Fecal transplants might sound like one of the most bizarre of treatments when it comes to advancements made in the world of medical science. Yet as a form of health hack that has more than remarkable chances of effecting a revolution in the world of healthcare, fecal microbiota transplant is a real phenomena of the medical world.
It’s an established fact of health science that most of the diseases that bring about vital changes in the body functioning are related to changes in the gut’s microbiota. Some of the most serious health concerns that stems from diseases like cancer, obesity, depression, diabetes, stress ailments are likely caused by an imbalance in the bacterial composition of our gut.
Medical sciences refer to this imbalance as dysbiosis, and an alarming observation draws a link between microbial dysbiosis and allergies, irritable bowel syndrome, and cardiovascular disease. In fact, gut bacteria imbalances are also found to be inducive of age-related diseases, such as Alzheimer’s or age-induced paralysis.
And since these are some ailments that afflict the human physiology because of a certain disbalance in the gut microbes, it is obvious that a majority of these irregularities can be corrected by a balancing act of the essential gut bacteria. However, what’s essential in this rather revolutionary procedure of treatment is the consideration that not all individuals have a favourable combination of the bacteria that can be conducive to the treatment of diseases.
What emerges therefore is that some stools are better than others — that is, when it comes to fecal transplantations, not all individuals can be donors. What makes the difference in crucial situation such as these are the so-called super donors.
These super donors would be those whose poop boasts of microbial diversity and high concentrations of “keystone species” of bacteria. Keystone species are bacteria that trigger the production of chemicals — such as butyrate — which is an important immune mechanism that the body relies on.
As a safe and effective therapy for a wide range of illnesses, fecal transplantation could be vital in curing certain chronic diseases such as inflammatory bowel disease, allergic colitis, and constipation, as well as some liver, metabolic, and even neurological conditions.
However, the cure percentage fluctuates between extremes. While the cure rate has a high degree of success with an approx of over 90 percent for
diarrheal infections, the scenario for patients of IBD or type 2 diabetes isn’t so rosy, with the average rate tending somewhere around a mere 20 percent.

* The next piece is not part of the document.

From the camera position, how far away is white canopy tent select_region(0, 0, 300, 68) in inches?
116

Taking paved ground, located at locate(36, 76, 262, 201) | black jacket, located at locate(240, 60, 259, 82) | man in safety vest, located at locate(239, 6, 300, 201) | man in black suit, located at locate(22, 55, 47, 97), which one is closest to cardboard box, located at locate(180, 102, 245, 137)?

So what does it take to genetically elevate a normal donor to a super donor? Researchers say that a rapid change in diet, that indicates a switch from an animal-based to an exclusively vegan diet, can alter the composition of the gut microbiota real fast, almost within 24 hours.
However donors might manifest as super or regular depending also on the conditions and recipients that would benefit from the donation. For, in different instances, it would take varying combinations of different gut bacteria to bring forth remedies for people afflicted with different ‘versions’ of the same disease.